Similarly, Calan M et al.[30] and Song S et al.[31] revealed that betatrophin levels were higher in patients with PCOS than those in the control group. Moreover, Calan M et al.[30] demonstrated a positive correlation between betatrophin levels and HOMA-IR in patients with PCOS and control subjects, which is consistent with our present result. However, Song S et al.[31] determined that serum betatrophin levels were negatively correlated with HOMA-IR. Conversely, Erbag G et al.[32] in a small sample study (30 patients with PCOS and 27 without PCOS) identified significantly lower betatrophin levels in patients with PCOS. In the same study, betatrophin levels displayed a strong negative correlation with HOMA-IR. The different findings may be related to the use of different ELISA kits, different ethnic groups, or the design and sample size of each study.

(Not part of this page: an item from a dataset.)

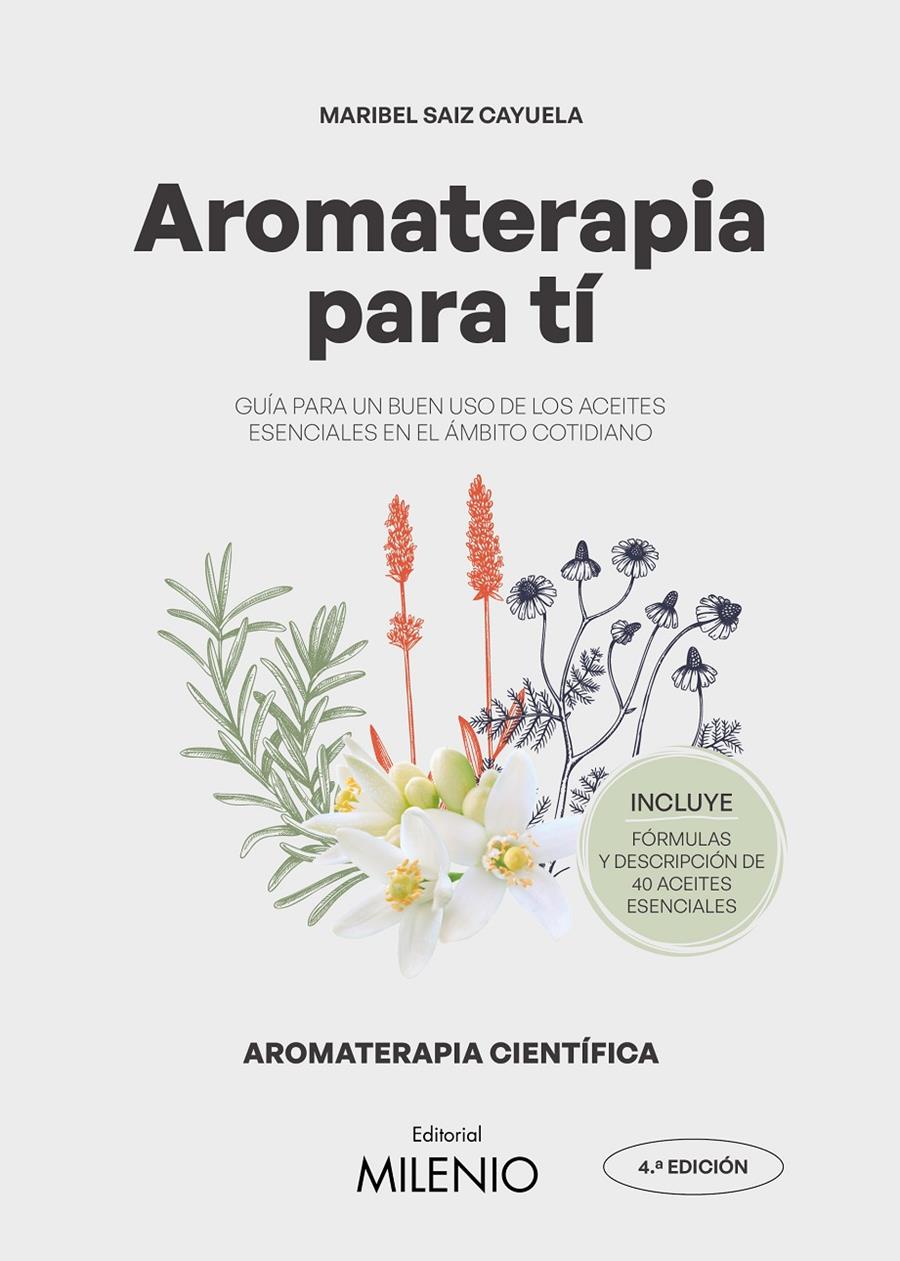 AROMATERAPIA PARA TI | 9788497439022 | SAIZ CAYUELA, MARIBEL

To evaluate which parameters were independently associated with betatrophin levels in PCOS, a multiple regression analysis was performed. We identified HOMA-IR as the only parameter that remained statistically significant. We therefore conclude that insulin resistance was the primary contributing factor to elevated betatrophin concentrations in this cohort of patients with PCOS. Thus, betatrophin levels are evidence of a PCOS-associated disorder rather than a PCOS diagnosis, possibly indicating a state of oxidative stress and inflammation, and are strongly associated with insulin resistance in patients with PCOS.

The limitations of the present study included the relatively small sample size, which precluded stratification of groups by BMI for comparison, and the cross sectional nature, which prevented us from establishing causality. Another limitation in our study is the lack of assessment of betatrophin levels on different days of the menstrual cycle in subjects. Therefore, further studies are required to investigate the associations between betatrophin levels and clinical phenotype and pro-inflammatory markers in normal-weight versus obese women with PCOS, as well as to better characterize betatrophin secretion throughout the menstrual cycle.

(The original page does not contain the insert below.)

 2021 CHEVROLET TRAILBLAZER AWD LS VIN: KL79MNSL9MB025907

In conclusion, we have provided the first evidence that serum betatrophin concentrations were markedly increased in patients with PCOS compared with those of control subjects. Our findings also suggest a possible association between betatrophin levels and PCOS. However, additional studies are needed to elucidate the role of betatrophin in PCOS development and determine whether targeting betatrophin could hold promise for PCOS treatment.